Mutualism breakdown can be prevented if partner species preferentially select and reward partners that provide greater benefit. We examined these two components using the legume Medicago truncatula and its nitrogen-fixing symbiont Sinorhizobium meliloti. The first dataset focuses on reanalyzing strain composition data from the nodules of 202 accessions to show significant genetic variation in the capacity of Medicago to restrict strain diversity when controlling for nodule number variation using a simulation. By performing an augmented image analysis of nodules pool images to produce scores of morphological parameters, we found that hosts with a suite of nodules traits, including shorter nodules, tended to be more selective. Using previously published SNP data for these ~200 accessions, we performed a genome-wide association study on host selectivity to identify candidate genes. The second dataset uses two well-studied Medicago genotypes (A17 and R108) with contrasting nodule morphologies to assess the effectiveness of adaptive enrichment mechanisms by sampling the relative frequencies of rhizobial strains in pools of small nodules that we show have smaller rhizobia population sizescompared to large nodules. We pair these results with previous single-strain assessments of strain benefits to hosts to show that hosts enriched beneficial strains in large nodules, the host that formed larger and more variably sized nodules and thus had greater 'potential' to increase rhizobial populations was less effective. Together this package includes the data, code, and figures to reproduce our analysis.

This Dryad Repository supports and enables the reuse of Burghardt et al. 2026 data and associated analysis outputs, including raw phenotypic data, software, analysis code, and GWAS and statistical outputs.

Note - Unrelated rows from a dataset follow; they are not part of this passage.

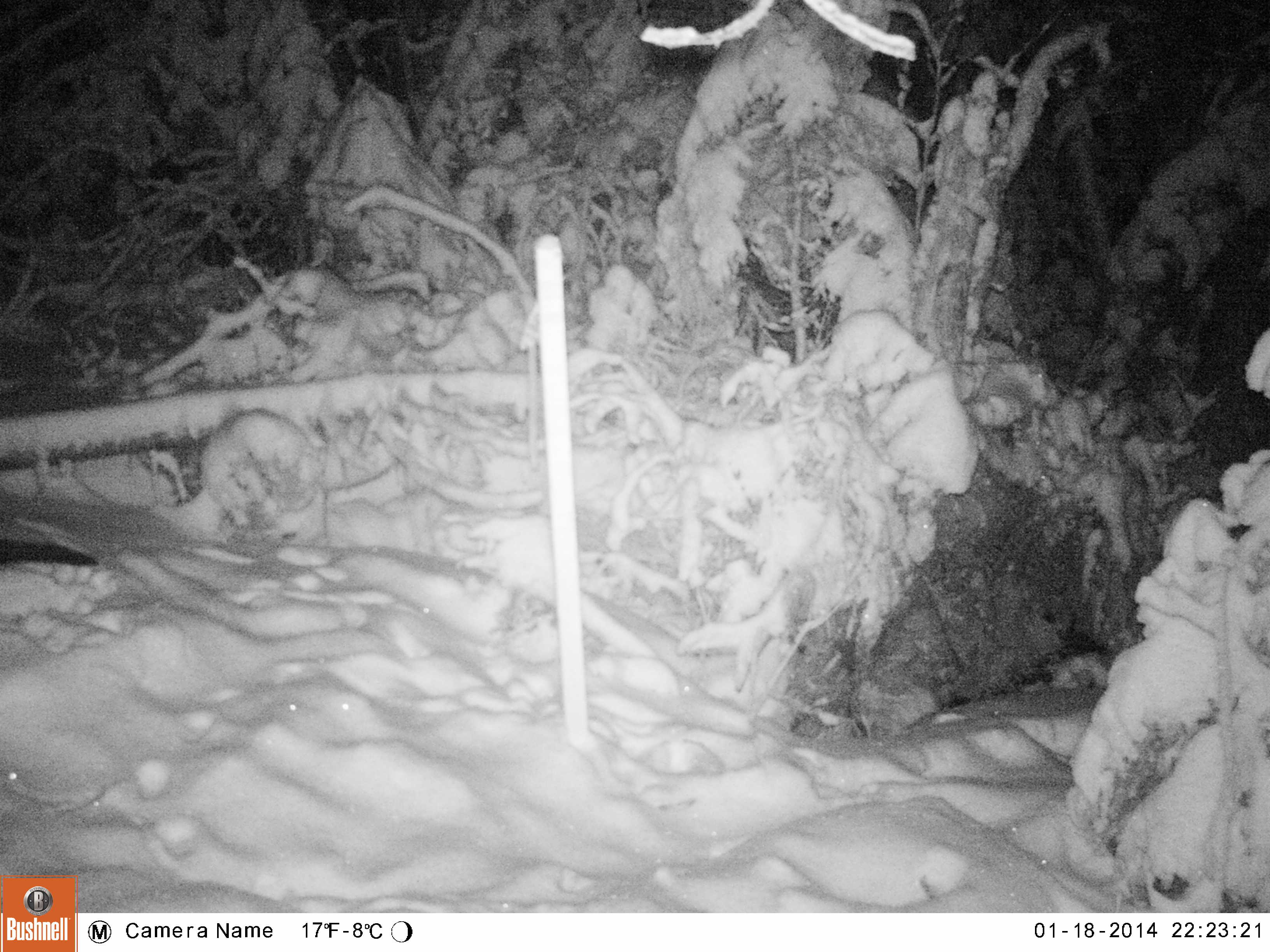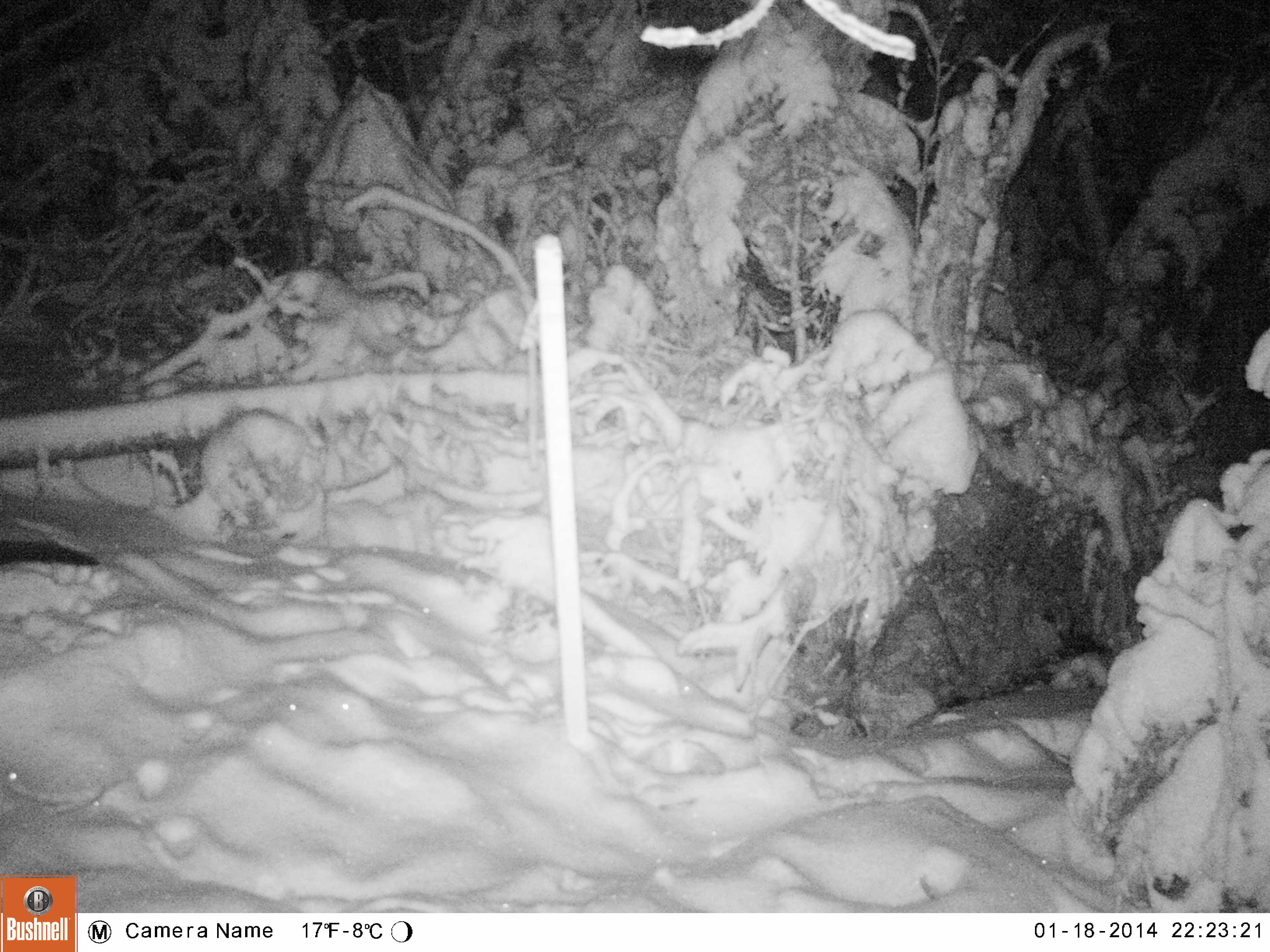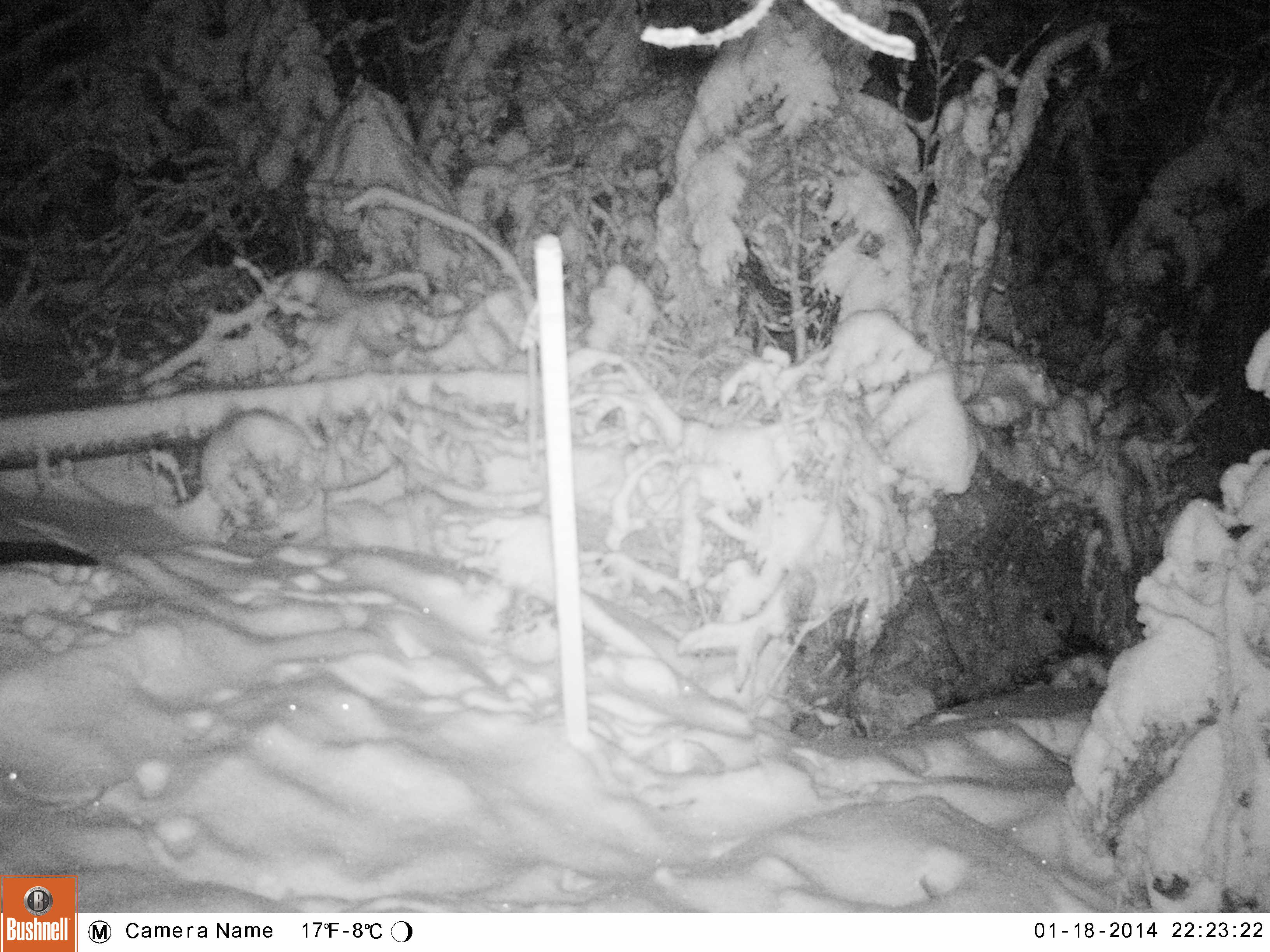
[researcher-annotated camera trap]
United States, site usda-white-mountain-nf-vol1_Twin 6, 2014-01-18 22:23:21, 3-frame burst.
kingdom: Animalia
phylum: Chordata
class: Mammalia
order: Carnivora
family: Mustelidae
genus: Pekania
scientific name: Pekania pennanti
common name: fisher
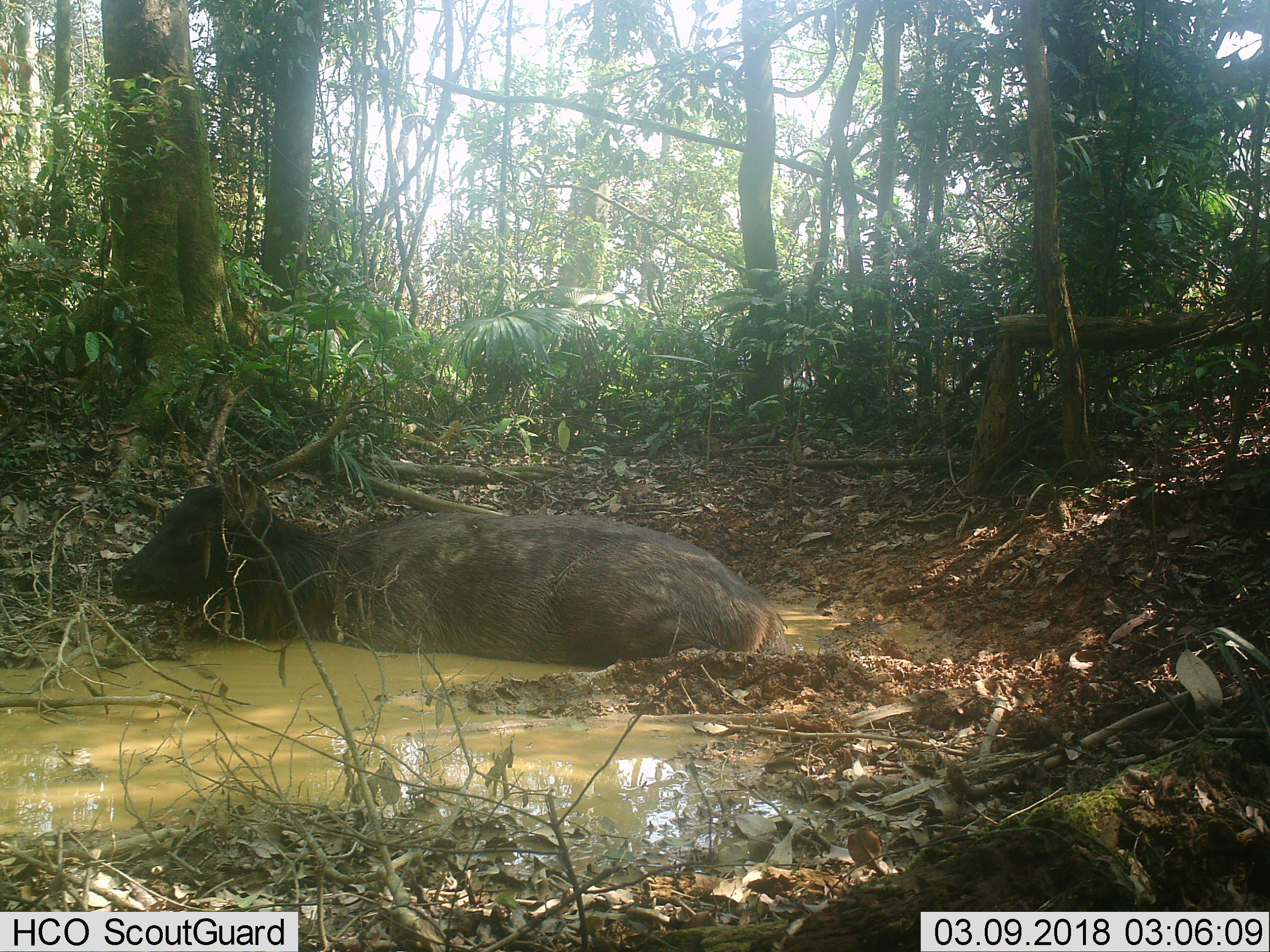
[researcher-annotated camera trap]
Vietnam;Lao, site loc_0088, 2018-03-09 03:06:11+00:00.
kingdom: Animalia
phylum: Chordata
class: Mammalia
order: Artiodactyla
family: Cervidae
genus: Rusa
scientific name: Rusa unicolor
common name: sambar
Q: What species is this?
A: Sambar (Rusa unicolor).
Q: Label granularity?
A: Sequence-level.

This repository included three major parts: 1) data and analysis of Medicago host selectivity and nodule morphology of 202 accessions of Medicago inoculated with a mixture of 86 Sinorhizobium meliloti strains. We provide code to assess how host selectivity is correlated with nodule morphology traits using LASSO regression and Boruta. 2) Results from a genome-wide association analysis of the host selectivity trait, and 3) data and analysis of Medicago adaptive enrichment of bacterial symbionts. The adaptive enrichment analysis includes measuring symbiotic traits (nodule length, size, branching, colony-forming units, nodule number, and strain relative frequencies in large and small nodule pools) on R108 and A17 hosts inoculated with a mixture of 68 rhizobial strains. We analyzed whether each host can enrich for beneficial rhizobial strains by comparing prior single-strain plant biomass measurements with strain frequencies in nodules.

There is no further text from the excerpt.